Legal rights and fraud

Justice should be at the heart of British law, and immigration rules should be no exception. Therefore a reduction in bureaucracy and legal complexity in regards to immigration tribunals, agencies and regulations is to be welcomed, provided that the system is not weighted against those with genuine grounds with which to appeal Home Office decisions.


Moreover, much has been made of the Government’s crackdown on “fake universities” and “sham marriages”- devices that have been used by some to move to the UK under false pretences. Indeed, I understand that the Immigration Bill is to include new powers for the state to advance its tough line against rule breakers. Such measures are likely to enjoy widespread public support though, as ever, the devil is in the detail. Any extension of the powers of law enforcement agencies must be subject to the most exacting consideration of its merits and consequences possible, for an important principle of personal civil liberty is at stake, not to mention the importance that legitimate immigrants are not made to feel under permanent suspicion.


Immigration is a highly emotive issue, one which should always be navigated with rational, objective consideration rather than peer pressure and misrepresentation of others. On the whole, the proposals as set out in the Immigration Bill succeed in attaining the vital balance. Residency tests for entitlements to public services are an overdue and sensible measure that would ease pressure on our resource-poor services whilst ensuring fair treatment for everyone. Immigration checks will help avoid the exploitation of tenants and stamp out the nasty ‘slum landlording’ which is becoming all to common in a country that should have progressed beyond this half a century ago.

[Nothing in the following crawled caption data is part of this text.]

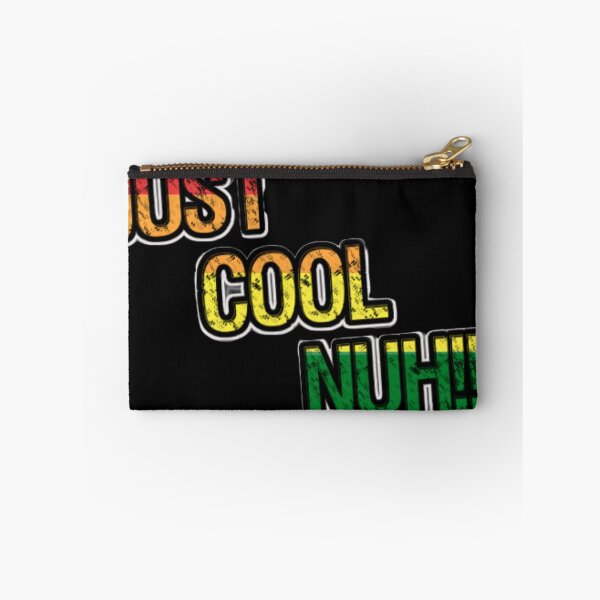 Item preview, Just Cool Nuh designed and sold by Shop A Yuh Yaad.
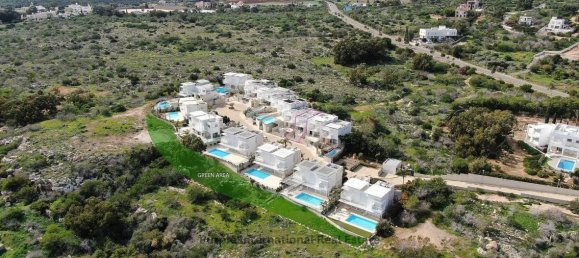 3 Schlafzimmer Villa in Ayia Napa, Cyprus, Nr. 22797 26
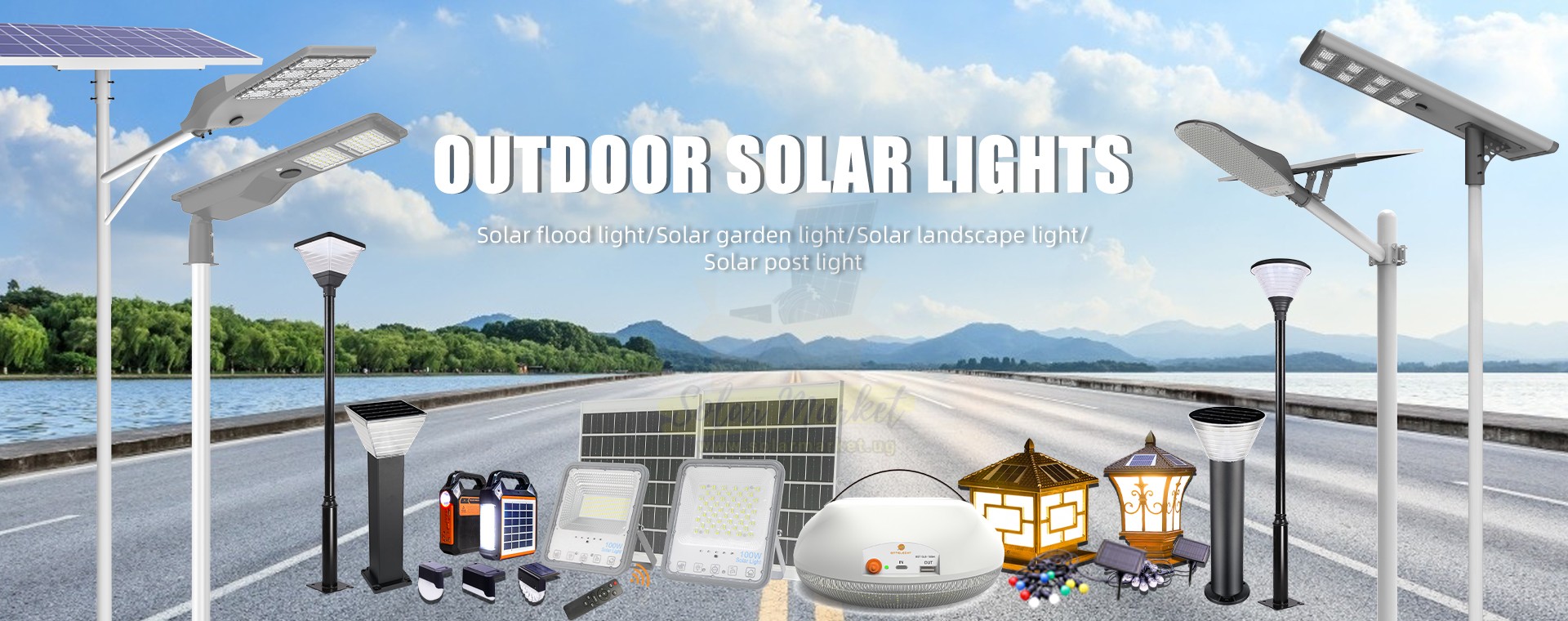 solar market Uganda offer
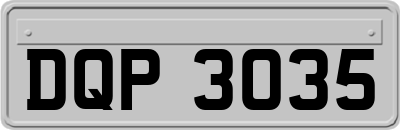 DQP3035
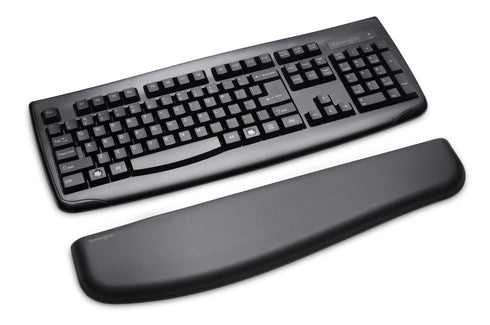 Kensington ErgoSoft™ Wrist Rest for Standard Keyboards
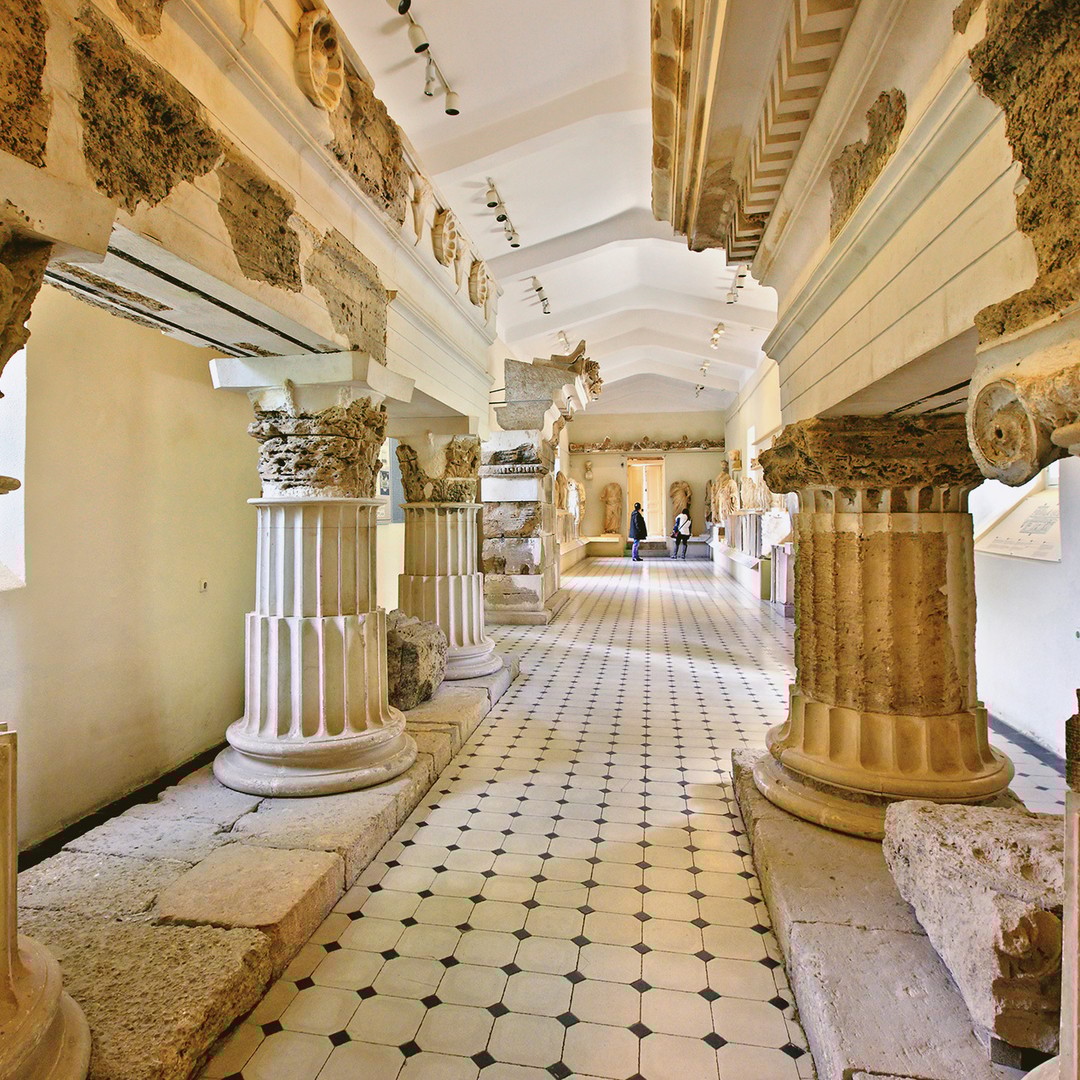 Colagem de mídia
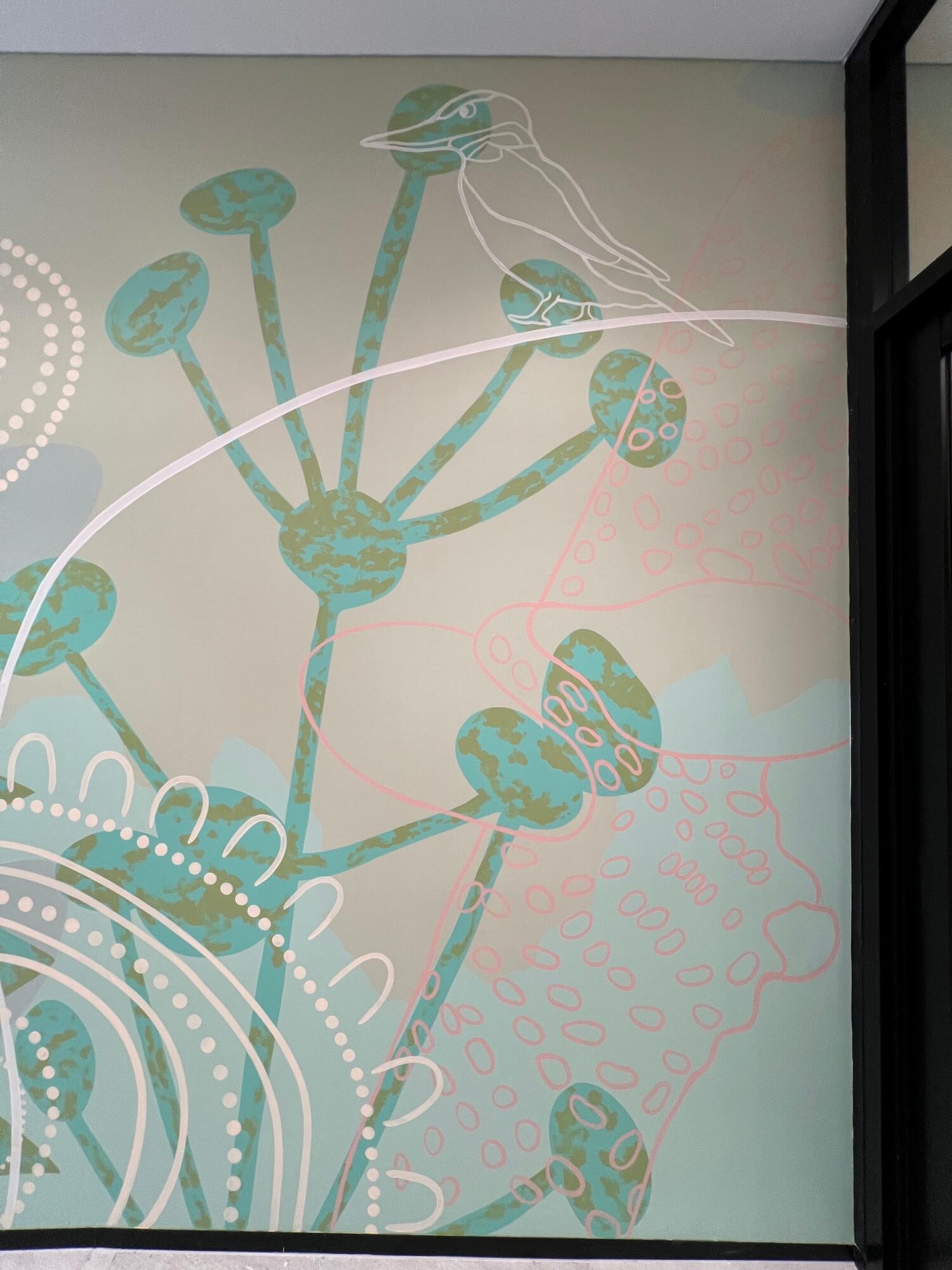 RUAH Centre for Women and Children 5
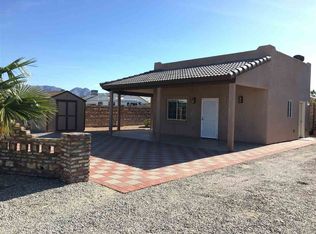 13463 E 52nd St, Yuma, AZ 85367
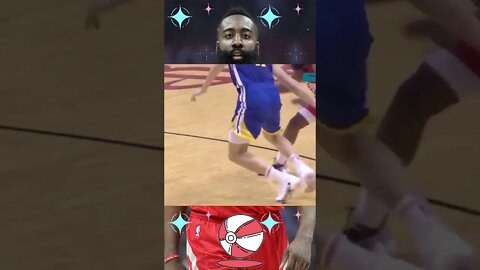 JAMES HARDEN BEST PLAYS 5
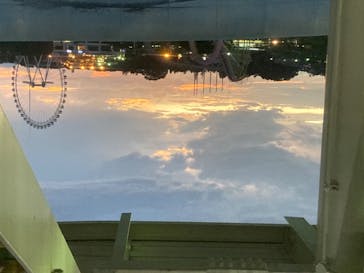 よみうりランド 遊園地に投稿された画像（2020/8/13）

However, there is a subtle emphasis on tackling malpractice and social costs by poorer migrants than there is by richer ones. Proposals that I have not discussed in full, such as visa deposits, will not be effective against the very well-off, who will also be at an advantage in any immigration tribunal, given that being able to afford excellent legal representation seems to place one in a better standing. Furthermore, the immigration status checks that would apply in the private rented sector will not apply to purchases, which is a huge oversight. Yes, illegal immigrants are unlikely to have the money to buy a house, but it is far from impossible- and it only takes one such person to utilise this loophole.